A la demande de la justice belge, la haute juridiction établie à Luxembourg a examiné le cas de l’ancien international français Lassana Diarra qui avait contesté, il y a dix ans, les conditions de son départ du Lokomotiv Moscou.

En raison d’une réduction drastique de son salaire, Diarra a quitté le club moscovite, mais ce dernier a jugé la rupture injuste et lui a demandé 20 millions d’euros, ramenés à 10,5 millions d’euros.

Conséquence : le club belge de Charleroi a finalement renoncé à recruter le Français de peur de devoir assumer une partie de ces sanctions, conformément au règlement FIFA étudié par la CJUE.

Ces règles « sont de nature à entraver la liberté de circulation des footballeurs professionnels », a jugé vendredi la Cour.

Le tribunal estime qu’ils « font peser sur ces joueurs et sur les clubs souhaitant les engager des risques juridiques importants, des risques financiers imprévisibles et potentiellement très élevés ainsi que des risques sportifs majeurs, qui, ensemble, sont de nature à gêner le transfert international des joueurs ». .

« Rémunération disproportionnée »

“C’est toute la logique économique du marché des transferts qui est aujourd’hui mise à mal”, a déclaré à l’AFP Pieter Paepe, l’avocat de la Fifpro, le syndicat international des joueurs.

“Le Tribunal ne dit pas que les joueurs ont le droit de résilier leur contrat sans aucune conséquence, mais que l’indemnisation est disproportionnée et que le montant du transfert non amorti ne peut être inclus”, comme le demande le Lokomotiv.

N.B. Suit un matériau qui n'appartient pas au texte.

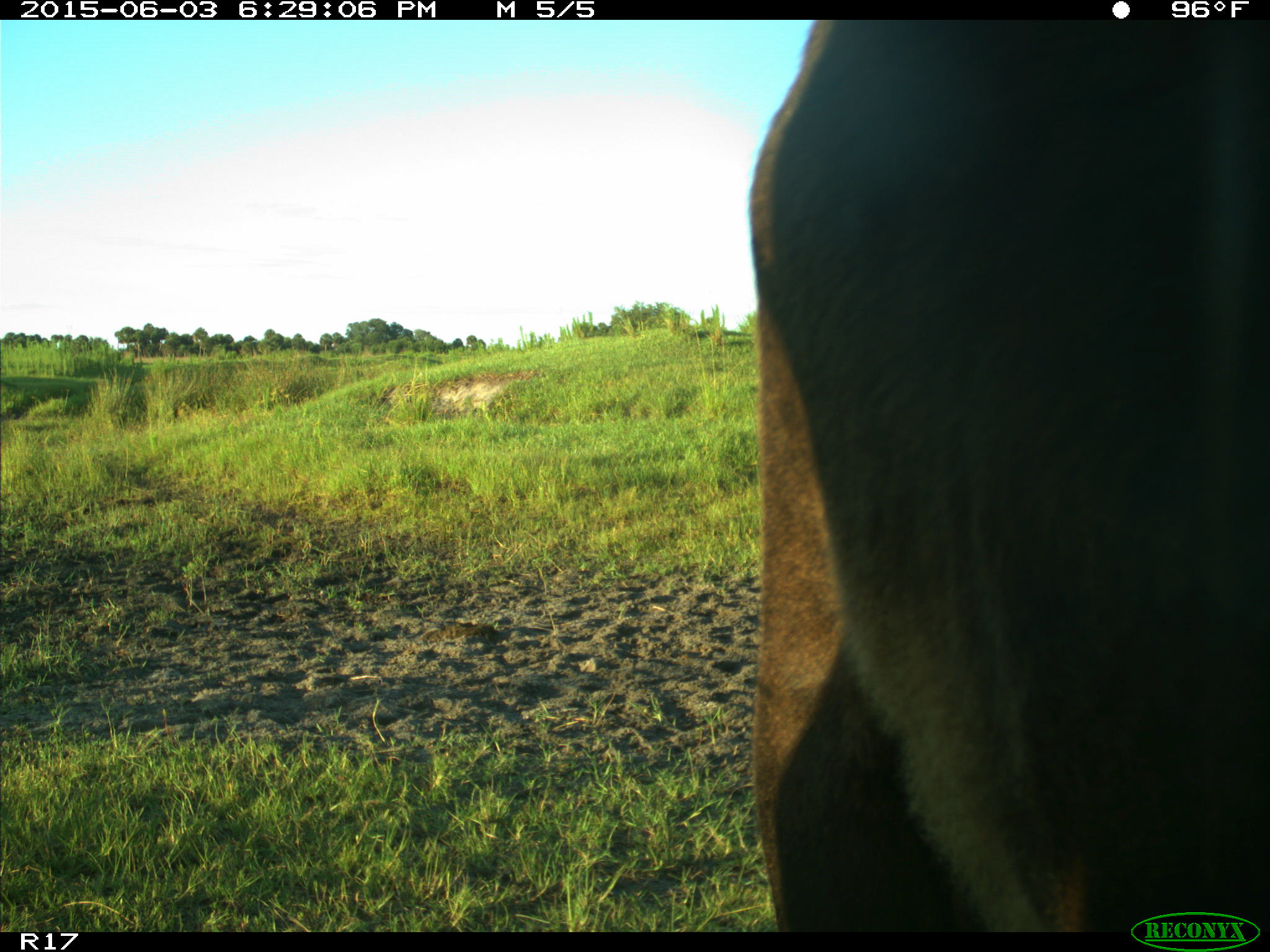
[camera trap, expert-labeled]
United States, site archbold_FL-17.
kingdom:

Diarra, ajoute l’avocat belge, qui défend également l’UNFP, le syndicat des joueurs français.

« La Fifa prévoit aussi une sanction sportive contre le joueur, et celle-ci est également disproportionnée pour la CJUE », ajoute Me Paepe.

L’ancien milieu de terrain français Lassana Diarra aux Trophées UNFP à Paris, le 28 mai 2023 AFP/Archives / Bertrand GUAY.

Ces règles contestées « visent à restreindre, voire empêcher, la concurrence transfrontalière à laquelle pourraient se livrer tous les clubs de football professionnels établis dans l’Union », estime la CJUE dans son arrêt.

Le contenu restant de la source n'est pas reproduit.